** Opening Information supplied block **

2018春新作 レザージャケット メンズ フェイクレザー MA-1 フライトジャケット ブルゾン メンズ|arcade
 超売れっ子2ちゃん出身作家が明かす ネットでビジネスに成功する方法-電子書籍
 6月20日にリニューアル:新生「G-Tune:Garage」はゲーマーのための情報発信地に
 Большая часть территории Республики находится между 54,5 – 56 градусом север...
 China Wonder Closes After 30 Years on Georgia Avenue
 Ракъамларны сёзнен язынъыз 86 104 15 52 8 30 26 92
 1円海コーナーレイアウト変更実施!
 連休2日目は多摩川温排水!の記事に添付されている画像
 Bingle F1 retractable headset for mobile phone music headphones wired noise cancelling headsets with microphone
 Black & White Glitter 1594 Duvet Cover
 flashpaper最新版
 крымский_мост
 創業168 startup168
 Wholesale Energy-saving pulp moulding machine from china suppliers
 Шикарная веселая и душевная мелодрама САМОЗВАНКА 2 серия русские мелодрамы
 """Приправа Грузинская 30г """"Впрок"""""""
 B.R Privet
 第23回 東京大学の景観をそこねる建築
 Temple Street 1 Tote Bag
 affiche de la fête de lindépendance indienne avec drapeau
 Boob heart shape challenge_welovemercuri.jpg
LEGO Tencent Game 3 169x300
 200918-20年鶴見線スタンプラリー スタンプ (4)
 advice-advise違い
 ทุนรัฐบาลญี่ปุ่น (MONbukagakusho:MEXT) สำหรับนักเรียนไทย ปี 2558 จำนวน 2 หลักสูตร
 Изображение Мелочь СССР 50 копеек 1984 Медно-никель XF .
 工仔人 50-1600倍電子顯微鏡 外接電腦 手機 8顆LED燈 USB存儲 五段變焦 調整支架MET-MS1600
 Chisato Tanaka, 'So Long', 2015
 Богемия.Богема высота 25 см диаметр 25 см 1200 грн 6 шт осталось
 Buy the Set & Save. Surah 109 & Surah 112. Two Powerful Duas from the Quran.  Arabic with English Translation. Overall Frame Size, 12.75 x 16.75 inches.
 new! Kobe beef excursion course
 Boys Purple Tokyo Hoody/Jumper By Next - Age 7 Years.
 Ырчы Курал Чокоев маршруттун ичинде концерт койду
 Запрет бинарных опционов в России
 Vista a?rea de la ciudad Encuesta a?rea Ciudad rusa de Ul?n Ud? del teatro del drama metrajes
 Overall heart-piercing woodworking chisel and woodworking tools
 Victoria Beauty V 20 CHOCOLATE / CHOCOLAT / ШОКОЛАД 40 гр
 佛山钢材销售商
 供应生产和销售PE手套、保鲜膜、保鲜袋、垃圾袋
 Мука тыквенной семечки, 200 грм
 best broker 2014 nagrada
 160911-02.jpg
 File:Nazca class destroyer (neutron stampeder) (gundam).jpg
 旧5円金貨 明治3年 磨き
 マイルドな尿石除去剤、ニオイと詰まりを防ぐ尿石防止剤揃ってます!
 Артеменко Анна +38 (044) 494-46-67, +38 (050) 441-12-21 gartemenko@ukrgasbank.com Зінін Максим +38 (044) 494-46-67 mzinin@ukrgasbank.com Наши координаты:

** Closing Information supplied block **

§ **To do**
The required output is every line above that contains the string "Overall".

§ **Answer space**
 Buy the Set & Save. Surah 109 & Surah 112. Two Powerful Duas from the Quran.  Arabic with English Translation. Overall Frame Size, 12.75 x 16.75 inches.
 Overall heart-piercing woodworking chisel and woodworking tools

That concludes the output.